▶ **Reading text**
[start]
Canadian Forces Base Borden (also CFB Borden, French: Base des Forces canadiennes Borden or BFC Borden), formerly RCAF Station Borden, is a large Canadian Forces base located in Ontario. The historic birthplace of the Royal Canadian Air Force, CFB Borden is home to the largest training wing in the Canadian Armed Forces. The base is run by Canadian Forces Support Training Group (CFSTG) and reports to the Canadian Defence Academy (CDA) in Kingston.

History

At the height of the First World War, the Borden Military Camp opened at a location on a glacial moraine west of Barrie in 1916 to train units for the Canadian Expeditionary Force. It was named for Sir Frederick William Borden, former Minister of Militia. In May 1916, the Barrie and Collingwood companies of the 157th Battalion (Simcoe Foresters), CEF (perpetuated today by The Grey and Simcoe Foresters), under the command of Lieutenant-Colonel D.H. MacLaren, began construction of the camp. Camp Borden was selected in 1917 for a military aerodrome, becoming the first flying station of the Royal Flying Corps Canada. 

During the inter-war period, the aerodrome was used as the training location for the nascent Royal Canadian Air Force (RCAF) and was renamed RCAF Station Borden. Camp Borden's training grounds were expanded in 1938 to house the Canadian Tank School. The Siskins were a RCAF aerobatic flying team that was established in 1929 at Camp Borden. 

During the Second World War, both Camp Borden and RCAF Station Borden became the most important training facility in Canada, housing both army training and flight training, the latter under the British Commonwealth Air Training Plan (BCATP). The BCATP's No. 1 Service Flying Training School (SFTS) was located here until 1946. Relief landing fields were located at Alliston and Edenvale. A third landing field, known locally as Leach's Field, was operated by Camp Borden from the 1920s to the 1950s. The L-shaped airstrip was rudimentary; the "runways" at Leach's Field utilized the existing ground surface. It was primarily used for touch-and-go flying.
[end]
▶ **Exercises to complete**
1. Decide whether each statement below agrees with the CFB Borden text. Answer yes or no for each, and quote the deciding words from the text.
(a) The Borden Military Camp opened in 1916.
(b) The Siskins aerobatic flying team was established at Camp Borden in 1938.
(c) Leach's Field had runways that used the existing ground surface.
2. According to the CFB Borden text, who was the camp named for?

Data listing
[start]
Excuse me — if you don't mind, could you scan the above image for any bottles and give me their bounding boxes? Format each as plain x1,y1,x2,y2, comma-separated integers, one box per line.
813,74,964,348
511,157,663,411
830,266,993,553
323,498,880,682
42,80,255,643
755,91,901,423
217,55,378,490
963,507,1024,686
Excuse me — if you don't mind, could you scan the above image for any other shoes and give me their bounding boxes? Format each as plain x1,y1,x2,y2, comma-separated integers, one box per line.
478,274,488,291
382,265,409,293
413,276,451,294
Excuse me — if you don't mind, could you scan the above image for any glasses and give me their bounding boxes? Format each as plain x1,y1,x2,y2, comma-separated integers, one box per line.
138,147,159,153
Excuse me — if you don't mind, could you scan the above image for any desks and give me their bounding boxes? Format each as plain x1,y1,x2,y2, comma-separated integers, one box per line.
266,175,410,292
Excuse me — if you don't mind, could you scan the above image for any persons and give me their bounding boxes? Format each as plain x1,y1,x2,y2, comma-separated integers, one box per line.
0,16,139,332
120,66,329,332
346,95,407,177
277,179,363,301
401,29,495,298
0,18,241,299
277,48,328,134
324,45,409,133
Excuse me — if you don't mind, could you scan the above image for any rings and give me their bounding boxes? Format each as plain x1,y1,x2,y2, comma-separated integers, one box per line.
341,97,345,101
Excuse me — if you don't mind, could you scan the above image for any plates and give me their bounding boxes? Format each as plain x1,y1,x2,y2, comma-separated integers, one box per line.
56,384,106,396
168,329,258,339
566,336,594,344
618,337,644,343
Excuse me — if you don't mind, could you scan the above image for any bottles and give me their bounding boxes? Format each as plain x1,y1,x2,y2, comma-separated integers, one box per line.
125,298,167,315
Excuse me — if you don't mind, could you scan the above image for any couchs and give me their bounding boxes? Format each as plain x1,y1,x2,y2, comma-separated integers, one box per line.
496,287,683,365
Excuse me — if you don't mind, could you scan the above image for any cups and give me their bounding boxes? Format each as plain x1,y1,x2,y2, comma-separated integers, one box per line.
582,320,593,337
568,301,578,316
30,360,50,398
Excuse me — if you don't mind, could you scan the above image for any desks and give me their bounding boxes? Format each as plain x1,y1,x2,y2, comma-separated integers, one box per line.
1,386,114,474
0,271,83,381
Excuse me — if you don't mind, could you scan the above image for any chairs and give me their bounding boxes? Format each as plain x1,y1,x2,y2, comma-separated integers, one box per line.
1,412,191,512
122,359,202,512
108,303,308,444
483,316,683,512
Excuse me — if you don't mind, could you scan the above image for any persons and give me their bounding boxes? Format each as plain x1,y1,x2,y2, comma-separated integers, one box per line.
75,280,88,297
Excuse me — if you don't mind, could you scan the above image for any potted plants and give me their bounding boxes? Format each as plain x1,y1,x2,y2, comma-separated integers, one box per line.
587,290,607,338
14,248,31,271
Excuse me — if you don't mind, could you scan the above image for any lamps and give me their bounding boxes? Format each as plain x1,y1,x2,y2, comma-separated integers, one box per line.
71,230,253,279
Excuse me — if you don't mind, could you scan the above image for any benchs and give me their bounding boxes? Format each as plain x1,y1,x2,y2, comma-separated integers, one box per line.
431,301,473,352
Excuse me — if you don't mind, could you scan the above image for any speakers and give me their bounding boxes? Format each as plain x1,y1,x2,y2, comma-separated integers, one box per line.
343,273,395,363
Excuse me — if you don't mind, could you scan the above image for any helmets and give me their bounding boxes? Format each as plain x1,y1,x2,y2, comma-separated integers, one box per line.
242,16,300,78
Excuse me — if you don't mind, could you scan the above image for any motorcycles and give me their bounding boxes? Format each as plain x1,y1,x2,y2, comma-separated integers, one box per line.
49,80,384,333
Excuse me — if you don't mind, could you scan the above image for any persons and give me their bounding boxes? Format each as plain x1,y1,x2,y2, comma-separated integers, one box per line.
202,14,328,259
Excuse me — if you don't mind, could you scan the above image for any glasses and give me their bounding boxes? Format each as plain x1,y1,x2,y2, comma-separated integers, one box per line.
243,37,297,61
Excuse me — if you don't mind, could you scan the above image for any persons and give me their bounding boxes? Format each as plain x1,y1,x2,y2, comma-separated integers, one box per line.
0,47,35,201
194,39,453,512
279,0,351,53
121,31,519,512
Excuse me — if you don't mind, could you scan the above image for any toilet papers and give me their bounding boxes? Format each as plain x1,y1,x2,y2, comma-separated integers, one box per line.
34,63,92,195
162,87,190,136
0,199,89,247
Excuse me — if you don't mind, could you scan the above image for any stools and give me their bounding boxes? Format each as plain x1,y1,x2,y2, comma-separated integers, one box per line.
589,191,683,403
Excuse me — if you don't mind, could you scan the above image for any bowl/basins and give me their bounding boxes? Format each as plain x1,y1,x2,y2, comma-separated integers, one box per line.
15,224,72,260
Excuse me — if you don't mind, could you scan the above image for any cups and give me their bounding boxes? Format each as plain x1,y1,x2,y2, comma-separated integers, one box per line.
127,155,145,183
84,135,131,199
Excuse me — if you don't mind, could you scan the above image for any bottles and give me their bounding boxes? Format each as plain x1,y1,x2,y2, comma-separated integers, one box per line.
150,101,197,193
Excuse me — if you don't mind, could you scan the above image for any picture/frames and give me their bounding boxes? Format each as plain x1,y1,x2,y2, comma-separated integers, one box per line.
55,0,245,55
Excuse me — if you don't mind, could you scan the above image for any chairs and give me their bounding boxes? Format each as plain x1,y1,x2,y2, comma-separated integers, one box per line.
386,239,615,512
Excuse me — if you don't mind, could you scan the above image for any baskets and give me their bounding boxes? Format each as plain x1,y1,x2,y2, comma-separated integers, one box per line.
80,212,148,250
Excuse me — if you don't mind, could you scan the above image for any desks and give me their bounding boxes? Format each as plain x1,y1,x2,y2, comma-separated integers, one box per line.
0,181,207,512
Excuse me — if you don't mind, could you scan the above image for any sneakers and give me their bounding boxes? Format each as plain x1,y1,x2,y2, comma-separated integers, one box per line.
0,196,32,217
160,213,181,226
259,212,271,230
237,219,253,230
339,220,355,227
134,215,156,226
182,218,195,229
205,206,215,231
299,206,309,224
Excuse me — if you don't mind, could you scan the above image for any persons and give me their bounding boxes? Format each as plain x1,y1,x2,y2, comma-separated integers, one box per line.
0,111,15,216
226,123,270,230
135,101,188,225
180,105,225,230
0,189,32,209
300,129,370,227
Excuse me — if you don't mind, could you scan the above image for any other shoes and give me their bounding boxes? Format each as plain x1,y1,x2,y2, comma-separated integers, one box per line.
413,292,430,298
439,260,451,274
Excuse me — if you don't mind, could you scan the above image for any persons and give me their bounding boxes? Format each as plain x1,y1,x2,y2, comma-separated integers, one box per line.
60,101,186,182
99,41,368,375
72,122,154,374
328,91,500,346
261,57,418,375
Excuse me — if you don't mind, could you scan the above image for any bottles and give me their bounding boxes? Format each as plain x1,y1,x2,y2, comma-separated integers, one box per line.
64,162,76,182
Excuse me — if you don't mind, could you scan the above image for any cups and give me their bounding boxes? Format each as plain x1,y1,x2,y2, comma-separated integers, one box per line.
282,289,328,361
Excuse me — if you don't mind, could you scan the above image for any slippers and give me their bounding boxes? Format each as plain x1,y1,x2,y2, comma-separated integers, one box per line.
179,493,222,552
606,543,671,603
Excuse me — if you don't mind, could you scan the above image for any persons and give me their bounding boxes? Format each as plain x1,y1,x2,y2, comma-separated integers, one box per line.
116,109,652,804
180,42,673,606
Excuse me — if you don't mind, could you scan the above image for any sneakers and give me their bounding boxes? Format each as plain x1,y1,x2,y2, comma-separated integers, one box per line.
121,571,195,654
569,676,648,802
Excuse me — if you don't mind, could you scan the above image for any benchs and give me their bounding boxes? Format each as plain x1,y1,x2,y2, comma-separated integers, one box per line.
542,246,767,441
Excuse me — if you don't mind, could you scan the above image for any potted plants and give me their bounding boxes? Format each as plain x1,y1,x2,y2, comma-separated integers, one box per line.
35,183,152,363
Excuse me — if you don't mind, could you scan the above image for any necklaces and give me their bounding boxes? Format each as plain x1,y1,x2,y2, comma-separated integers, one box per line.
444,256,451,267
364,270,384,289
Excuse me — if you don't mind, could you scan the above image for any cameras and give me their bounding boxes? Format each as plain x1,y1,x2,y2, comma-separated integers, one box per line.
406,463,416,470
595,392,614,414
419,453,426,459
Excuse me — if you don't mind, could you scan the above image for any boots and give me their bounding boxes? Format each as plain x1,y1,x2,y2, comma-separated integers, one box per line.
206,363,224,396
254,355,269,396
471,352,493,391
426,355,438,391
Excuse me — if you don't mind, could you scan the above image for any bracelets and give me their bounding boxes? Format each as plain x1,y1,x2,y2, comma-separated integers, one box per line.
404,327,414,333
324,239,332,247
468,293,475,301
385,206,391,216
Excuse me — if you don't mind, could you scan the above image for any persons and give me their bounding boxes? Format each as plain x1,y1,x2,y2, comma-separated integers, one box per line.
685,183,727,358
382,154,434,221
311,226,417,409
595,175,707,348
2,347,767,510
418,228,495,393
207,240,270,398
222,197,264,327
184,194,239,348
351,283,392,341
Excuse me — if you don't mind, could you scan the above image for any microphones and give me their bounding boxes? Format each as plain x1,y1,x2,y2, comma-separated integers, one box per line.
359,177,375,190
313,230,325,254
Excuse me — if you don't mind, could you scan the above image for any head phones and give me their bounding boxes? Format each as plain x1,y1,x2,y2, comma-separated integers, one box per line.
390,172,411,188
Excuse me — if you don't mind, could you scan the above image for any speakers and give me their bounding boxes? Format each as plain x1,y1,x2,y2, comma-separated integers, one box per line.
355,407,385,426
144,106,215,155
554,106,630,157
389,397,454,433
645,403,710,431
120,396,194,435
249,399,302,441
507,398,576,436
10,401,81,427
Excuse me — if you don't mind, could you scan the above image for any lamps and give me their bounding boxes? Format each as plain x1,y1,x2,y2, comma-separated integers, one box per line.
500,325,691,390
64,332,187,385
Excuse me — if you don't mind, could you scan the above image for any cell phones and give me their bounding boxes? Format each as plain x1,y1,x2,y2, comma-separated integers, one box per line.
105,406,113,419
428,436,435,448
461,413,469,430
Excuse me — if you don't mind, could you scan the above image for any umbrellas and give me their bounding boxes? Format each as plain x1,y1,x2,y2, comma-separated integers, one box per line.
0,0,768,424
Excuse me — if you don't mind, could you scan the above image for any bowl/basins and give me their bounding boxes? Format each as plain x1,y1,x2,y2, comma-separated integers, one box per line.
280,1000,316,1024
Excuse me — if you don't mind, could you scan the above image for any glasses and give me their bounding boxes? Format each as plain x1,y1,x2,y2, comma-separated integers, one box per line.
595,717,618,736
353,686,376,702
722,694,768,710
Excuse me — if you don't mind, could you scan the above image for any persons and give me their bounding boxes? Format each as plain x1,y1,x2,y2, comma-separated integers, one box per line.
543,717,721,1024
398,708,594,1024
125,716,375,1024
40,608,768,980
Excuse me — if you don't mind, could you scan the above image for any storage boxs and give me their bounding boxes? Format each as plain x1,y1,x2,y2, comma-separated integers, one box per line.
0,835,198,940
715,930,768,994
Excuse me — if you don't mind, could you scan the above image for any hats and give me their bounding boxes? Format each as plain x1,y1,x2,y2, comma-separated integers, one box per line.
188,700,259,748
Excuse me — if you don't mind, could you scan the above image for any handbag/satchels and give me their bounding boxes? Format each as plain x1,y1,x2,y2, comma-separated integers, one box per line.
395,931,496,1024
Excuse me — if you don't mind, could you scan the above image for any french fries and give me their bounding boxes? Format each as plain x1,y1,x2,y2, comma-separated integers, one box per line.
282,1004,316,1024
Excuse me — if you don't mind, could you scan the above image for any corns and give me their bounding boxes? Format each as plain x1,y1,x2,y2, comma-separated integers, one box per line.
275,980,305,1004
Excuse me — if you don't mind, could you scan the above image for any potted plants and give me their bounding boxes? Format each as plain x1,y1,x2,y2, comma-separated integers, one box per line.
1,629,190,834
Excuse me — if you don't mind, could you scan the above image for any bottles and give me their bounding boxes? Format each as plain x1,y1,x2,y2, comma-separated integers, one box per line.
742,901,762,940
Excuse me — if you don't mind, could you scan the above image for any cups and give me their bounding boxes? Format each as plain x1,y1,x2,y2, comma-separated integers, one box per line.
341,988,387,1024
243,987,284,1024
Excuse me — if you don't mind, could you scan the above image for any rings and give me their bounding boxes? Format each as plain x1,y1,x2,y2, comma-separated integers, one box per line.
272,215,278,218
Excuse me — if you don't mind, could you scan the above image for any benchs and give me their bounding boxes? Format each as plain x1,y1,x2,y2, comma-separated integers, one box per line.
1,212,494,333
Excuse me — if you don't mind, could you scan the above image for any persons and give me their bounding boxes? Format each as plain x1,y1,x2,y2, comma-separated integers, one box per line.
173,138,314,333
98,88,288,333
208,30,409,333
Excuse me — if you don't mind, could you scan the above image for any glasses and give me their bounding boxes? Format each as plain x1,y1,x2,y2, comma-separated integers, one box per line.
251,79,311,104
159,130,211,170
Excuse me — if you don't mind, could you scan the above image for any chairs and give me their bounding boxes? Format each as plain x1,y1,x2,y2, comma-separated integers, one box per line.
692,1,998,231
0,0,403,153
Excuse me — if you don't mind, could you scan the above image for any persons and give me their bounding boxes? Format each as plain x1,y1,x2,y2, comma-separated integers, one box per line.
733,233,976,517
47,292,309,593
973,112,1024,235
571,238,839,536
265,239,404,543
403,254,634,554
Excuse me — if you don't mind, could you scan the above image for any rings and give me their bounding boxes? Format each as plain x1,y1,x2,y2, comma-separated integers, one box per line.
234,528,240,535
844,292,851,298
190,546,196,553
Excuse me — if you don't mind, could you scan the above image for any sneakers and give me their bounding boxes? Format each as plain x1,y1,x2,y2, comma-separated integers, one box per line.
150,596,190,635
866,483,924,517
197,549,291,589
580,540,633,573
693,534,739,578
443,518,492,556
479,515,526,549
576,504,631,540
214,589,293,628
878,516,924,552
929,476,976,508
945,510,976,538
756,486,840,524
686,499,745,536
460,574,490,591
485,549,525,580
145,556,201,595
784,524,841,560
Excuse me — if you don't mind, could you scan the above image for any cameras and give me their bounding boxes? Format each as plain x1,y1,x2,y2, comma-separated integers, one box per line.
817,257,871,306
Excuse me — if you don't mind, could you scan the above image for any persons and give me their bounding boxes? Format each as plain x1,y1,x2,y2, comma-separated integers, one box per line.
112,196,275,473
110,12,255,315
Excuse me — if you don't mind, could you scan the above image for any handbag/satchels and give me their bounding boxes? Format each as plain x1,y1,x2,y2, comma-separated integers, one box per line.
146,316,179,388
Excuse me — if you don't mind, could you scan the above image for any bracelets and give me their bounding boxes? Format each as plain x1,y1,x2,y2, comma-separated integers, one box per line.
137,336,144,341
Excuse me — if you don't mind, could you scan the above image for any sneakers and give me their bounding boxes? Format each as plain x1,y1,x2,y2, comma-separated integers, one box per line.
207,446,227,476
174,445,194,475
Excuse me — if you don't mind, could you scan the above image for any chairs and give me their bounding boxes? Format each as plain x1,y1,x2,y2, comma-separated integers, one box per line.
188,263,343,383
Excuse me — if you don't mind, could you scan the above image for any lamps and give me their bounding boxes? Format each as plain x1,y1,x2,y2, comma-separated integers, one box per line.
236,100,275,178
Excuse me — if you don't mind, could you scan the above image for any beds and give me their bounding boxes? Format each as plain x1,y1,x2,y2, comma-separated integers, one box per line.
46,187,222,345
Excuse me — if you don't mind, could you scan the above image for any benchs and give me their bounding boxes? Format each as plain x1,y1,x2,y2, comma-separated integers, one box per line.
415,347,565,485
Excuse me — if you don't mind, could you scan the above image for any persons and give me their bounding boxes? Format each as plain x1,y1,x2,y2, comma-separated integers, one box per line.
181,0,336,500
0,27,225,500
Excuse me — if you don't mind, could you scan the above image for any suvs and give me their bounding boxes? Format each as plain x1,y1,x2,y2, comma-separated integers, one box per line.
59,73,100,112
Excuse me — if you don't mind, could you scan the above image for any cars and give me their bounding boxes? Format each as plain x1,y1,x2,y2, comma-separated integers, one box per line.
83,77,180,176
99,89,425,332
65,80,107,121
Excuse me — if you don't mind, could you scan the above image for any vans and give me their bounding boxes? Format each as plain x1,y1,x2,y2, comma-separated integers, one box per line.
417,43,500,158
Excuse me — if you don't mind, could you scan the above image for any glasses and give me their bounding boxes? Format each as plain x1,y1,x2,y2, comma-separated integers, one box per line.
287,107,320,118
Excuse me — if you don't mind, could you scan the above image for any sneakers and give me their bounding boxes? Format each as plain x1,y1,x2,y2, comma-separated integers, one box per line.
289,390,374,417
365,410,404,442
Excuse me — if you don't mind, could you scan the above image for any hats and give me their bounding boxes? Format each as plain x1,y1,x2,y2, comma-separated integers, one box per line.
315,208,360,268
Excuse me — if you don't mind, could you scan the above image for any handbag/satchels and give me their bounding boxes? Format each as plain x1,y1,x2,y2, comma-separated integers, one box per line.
[end]
▶ **Outputs**
1.
(a) Yes: "the Borden Military Camp opened at a location on a glacial moraine west of Barrie in 1916"
(b) No: "The Siskins were a RCAF aerobatic flying team that was established in 1929 at Camp Borden."
(c) Yes: "utilized the existing ground surface"

2. Sir Frederick William Borden, former Minister of Militia.